PROBLEM REQUIREMENTS = Arrange every line of the material below as a numbered list, leaving out the blank lines.

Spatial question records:
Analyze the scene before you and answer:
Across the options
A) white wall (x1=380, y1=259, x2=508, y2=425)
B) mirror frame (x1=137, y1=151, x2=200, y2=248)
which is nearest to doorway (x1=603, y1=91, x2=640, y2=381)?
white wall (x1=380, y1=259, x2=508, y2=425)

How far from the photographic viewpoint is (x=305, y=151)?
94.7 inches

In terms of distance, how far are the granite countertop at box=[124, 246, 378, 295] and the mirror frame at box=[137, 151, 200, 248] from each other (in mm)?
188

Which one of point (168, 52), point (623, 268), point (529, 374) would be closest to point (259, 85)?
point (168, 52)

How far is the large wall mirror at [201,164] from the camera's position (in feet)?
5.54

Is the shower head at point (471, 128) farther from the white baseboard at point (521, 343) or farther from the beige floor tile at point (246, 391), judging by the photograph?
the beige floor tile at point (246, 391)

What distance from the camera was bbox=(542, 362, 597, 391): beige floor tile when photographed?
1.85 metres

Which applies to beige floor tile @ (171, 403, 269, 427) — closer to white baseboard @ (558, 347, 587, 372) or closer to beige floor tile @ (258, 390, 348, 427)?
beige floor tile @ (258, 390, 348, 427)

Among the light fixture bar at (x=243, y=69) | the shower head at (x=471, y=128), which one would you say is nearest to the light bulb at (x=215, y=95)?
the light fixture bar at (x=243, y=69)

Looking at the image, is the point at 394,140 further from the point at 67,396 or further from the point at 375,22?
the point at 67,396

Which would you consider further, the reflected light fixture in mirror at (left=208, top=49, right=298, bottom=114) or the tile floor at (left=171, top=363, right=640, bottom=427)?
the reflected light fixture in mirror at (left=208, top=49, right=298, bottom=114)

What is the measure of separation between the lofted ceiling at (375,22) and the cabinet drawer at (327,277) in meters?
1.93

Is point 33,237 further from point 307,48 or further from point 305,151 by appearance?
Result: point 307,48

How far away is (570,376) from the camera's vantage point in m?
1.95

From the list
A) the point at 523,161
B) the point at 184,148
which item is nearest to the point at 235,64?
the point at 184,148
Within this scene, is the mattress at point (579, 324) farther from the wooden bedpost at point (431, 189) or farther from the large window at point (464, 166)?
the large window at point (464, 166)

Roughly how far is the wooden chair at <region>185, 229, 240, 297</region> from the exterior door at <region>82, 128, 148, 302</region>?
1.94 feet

OUTPUT OF THE EXERCISE =
1. Analyze the scene before you and answer:
2. Across the options
3. A) white wall (x1=380, y1=259, x2=508, y2=425)
4. B) mirror frame (x1=137, y1=151, x2=200, y2=248)
5. which is nearest to doorway (x1=603, y1=91, x2=640, y2=381)?
6. white wall (x1=380, y1=259, x2=508, y2=425)
7. How far from the photographic viewpoint is (x=305, y=151)?
8. 94.7 inches
9. In terms of distance, how far are the granite countertop at box=[124, 246, 378, 295] and the mirror frame at box=[137, 151, 200, 248] from each other (in mm)?
10. 188
11. Which one of point (168, 52), point (623, 268), point (529, 374) would be closest to point (259, 85)?
12. point (168, 52)
13. How far is the large wall mirror at [201,164] from the camera's position (in feet)?
14. 5.54
15. Is the shower head at point (471, 128) farther from the white baseboard at point (521, 343) or farther from the beige floor tile at point (246, 391), judging by the photograph?
16. the beige floor tile at point (246, 391)
17. What distance from the camera was bbox=(542, 362, 597, 391): beige floor tile when photographed?
18. 1.85 metres
19. Which applies to beige floor tile @ (171, 403, 269, 427) — closer to white baseboard @ (558, 347, 587, 372) or closer to beige floor tile @ (258, 390, 348, 427)?
20. beige floor tile @ (258, 390, 348, 427)
21. Among the light fixture bar at (x=243, y=69) | the shower head at (x=471, y=128), which one would you say is nearest to the light bulb at (x=215, y=95)?
22. the light fixture bar at (x=243, y=69)
23. Looking at the image, is the point at 394,140 further from the point at 67,396 or further from the point at 375,22?
24. the point at 67,396
25. Which would you consider further, the reflected light fixture in mirror at (left=208, top=49, right=298, bottom=114) or the tile floor at (left=171, top=363, right=640, bottom=427)?
26. the reflected light fixture in mirror at (left=208, top=49, right=298, bottom=114)
27. What is the measure of separation between the lofted ceiling at (375,22) and the cabinet drawer at (327,277) in meters?
28. 1.93
29. Is point 33,237 further from point 307,48 or further from point 305,151 by appearance?
30. Result: point 307,48
31. How far away is (570,376) from the camera's vantage point in m?
32. 1.95
33. From the list
34. A) the point at 523,161
35. B) the point at 184,148
36. which item is nearest to the point at 235,64?
37. the point at 184,148
38. Within this scene, is the mattress at point (579, 324) farther from the wooden bedpost at point (431, 189) or farther from the large window at point (464, 166)?
39. the large window at point (464, 166)
40. Roughly how far is the wooden chair at <region>185, 229, 240, 297</region> from the exterior door at <region>82, 128, 148, 302</region>?
41. 1.94 feet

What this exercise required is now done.